_PROVIDED PASSAGE_

## begin

The press conference was scheduled for November 19, 1986, a date chosen by the chief of staff after receiving word that the First Lady’s “friend” in San Francisco had signed off on it as being favorable to the president. Everyone knew what was riding on this event and pulled together to help. John Poindexter had supplied Reagan with a seventeen-page chronology of the Iran initiative, albeit one that was inaccurate and incomplete, to prepare and guide him through the ordeal. There was a run-through on November 17, at which his staff peppered him with likely questions, the most difficult questions they could think of, so he could formulate credible answers well in advance. The run-through left the staff badly shaken. It “was about as bad as I’d ever seen it,” recalled Peter Wallison, the White House counsel. The president was confused, error-prone. “He seemed to know nothing about what had happened. . . . We couldn’t imagine how he was going to go into a full-scale press conference the next evening when he was so ill-prepared.” A second run-through the next day was somewhat better, but by no means was it Ronald Reagan at the top of his game. Still, he remained confident that he would rise to the occasion, and he decided to go ahead as scheduled.
His discomfort was obvious to the press. The president was defensive from the outset. He seemed poorly informed and lacking the trademark Reagan charm. Grasping a lectern in the East Room, a formal reception hall on the ground floor of the Executive Mansion, he attempted to justify his decision to sell arms to Iran, and in doing so, he jumbled the facts, often contradicting previous comments he’d made. Only a week earlier he’d assured the country that he “did not, repeat, did not, trade weapons or anything else for hostages.” Now he changed his story, admitting—inadvertently—that an exchange had been made. He asserted that Iranians had ceased kidnapping Americans, failing to mention that three more Americans had been taken hostage as recently as September by jihadists associated with Iran. He seemed to be unaware that Iran’s military was training and financing terrorist groups in Lebanon, that its clerics were indoctrinating Islamic radicals. The biggest faux pas, however, was the president’s answer to a CNN reporter who asked if the United States dealt with Israel in supplying weapons to Iran. “We, as I say, have had nothing to do with other countries or their shipment of arms or doing what they’re doing,” Reagan said. This left reporters scratching their heads, as most of their papers had already published articles verifying Israel’s involvement, and his chief of staff was on record saying that the U.S. government had condoned an Israeli weapons shipment to Iran before the release of Benjamin Weir.

## end

_WHAT THIS EXERCISE ASKS_
• 1. According to the passage about Reagan's Iran press conference, who gave the president a seventeen-page chronology of the Iran initiative?
• 2. Extend the passage about Reagan's Iran press conference, picking up after its final sentence.
The entries have no connection to the passage about Reagan's Iran press conference.

_DATASET ROWS_

## begin

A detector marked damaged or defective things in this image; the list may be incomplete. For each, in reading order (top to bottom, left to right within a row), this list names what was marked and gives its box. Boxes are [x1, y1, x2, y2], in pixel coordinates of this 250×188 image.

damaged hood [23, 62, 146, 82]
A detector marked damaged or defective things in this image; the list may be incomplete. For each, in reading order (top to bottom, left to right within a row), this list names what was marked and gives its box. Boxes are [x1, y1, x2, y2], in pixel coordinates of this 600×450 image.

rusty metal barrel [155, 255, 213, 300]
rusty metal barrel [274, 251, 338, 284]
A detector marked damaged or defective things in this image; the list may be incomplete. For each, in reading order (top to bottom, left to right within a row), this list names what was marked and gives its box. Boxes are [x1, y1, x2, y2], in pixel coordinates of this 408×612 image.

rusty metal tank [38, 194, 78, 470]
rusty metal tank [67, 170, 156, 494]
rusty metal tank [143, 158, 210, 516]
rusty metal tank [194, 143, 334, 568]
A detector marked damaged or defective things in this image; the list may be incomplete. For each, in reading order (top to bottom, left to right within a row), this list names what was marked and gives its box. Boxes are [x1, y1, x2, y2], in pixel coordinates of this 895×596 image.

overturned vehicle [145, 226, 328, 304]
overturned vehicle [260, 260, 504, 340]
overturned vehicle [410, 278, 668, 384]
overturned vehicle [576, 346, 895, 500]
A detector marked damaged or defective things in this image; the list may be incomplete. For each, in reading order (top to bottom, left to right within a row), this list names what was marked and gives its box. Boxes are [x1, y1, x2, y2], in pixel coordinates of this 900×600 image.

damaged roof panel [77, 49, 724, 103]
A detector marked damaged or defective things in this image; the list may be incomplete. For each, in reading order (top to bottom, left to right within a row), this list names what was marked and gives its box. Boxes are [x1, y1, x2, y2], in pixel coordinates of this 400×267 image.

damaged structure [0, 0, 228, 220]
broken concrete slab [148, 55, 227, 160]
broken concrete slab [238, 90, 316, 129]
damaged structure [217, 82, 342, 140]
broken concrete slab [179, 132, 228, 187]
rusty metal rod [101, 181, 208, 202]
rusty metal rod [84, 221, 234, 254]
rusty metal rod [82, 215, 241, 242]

## end

_ANSWERS TO THE EXERCISE_
• 1. John Poindexter

• 2.
Reviews of the president’s comments were unsparing. The New York Times said, “The conflict of pretension and fact was so preposterous,” the focus “distinctly Reaganesque: a determined effort to believe in fairy tales.” The Los Angeles Times upgraded the charge of fairy tales to lies.
Even the staff wondered if Reagan was losing his ability to cope, let alone to grasp basic details, in a complex situation with so many legal and moral considerations to weigh. In the wake of the dreadful press conference, staff members tried to follow up with a swirl of activity on their own, but the president seemed absent. He listened, but he didn’t seize control.
No one was more aghast at the president’s performance than George Shultz. Shultz had warned him beforehand to come clean, that he had been “deceived and lied to” by the CIA and the NSC staff. “You must not continue to say we made no deals for hostages.” Now he saw that his admonishments had been futile. Shultz recognized right away that “many of the President’s statements were factually wrong.” And he found incredible Reagan’s insistence that “what we did was right, and we’re going to continue on this path.”
Shultz visited the president in the residence the following evening and engaged in “a long, tough discussion, not the kind of discussion I ever thought I would have with the President of the United States.” He attempted to set Reagan straight on the myriad falsehoods disseminated in the press conference and warned him that Bill Casey was preparing to lie in his testimony before the congressional intelligence committees by swearing no one in the government had knowledge of the 1985 HAWK shipment to Iran beforehand. Shultz and Reagan went at it for an hour, “hot and heavy,” but the secretary’s appeals were mostly in vain. According to Don Regan, who monitored the conversation, “The President seemed puzzled” by the litany of complaints. “He refused to recognize that there was a problem,” Shultz would recall. The secretary of state left the meeting more frustrated—and alarmed—than before.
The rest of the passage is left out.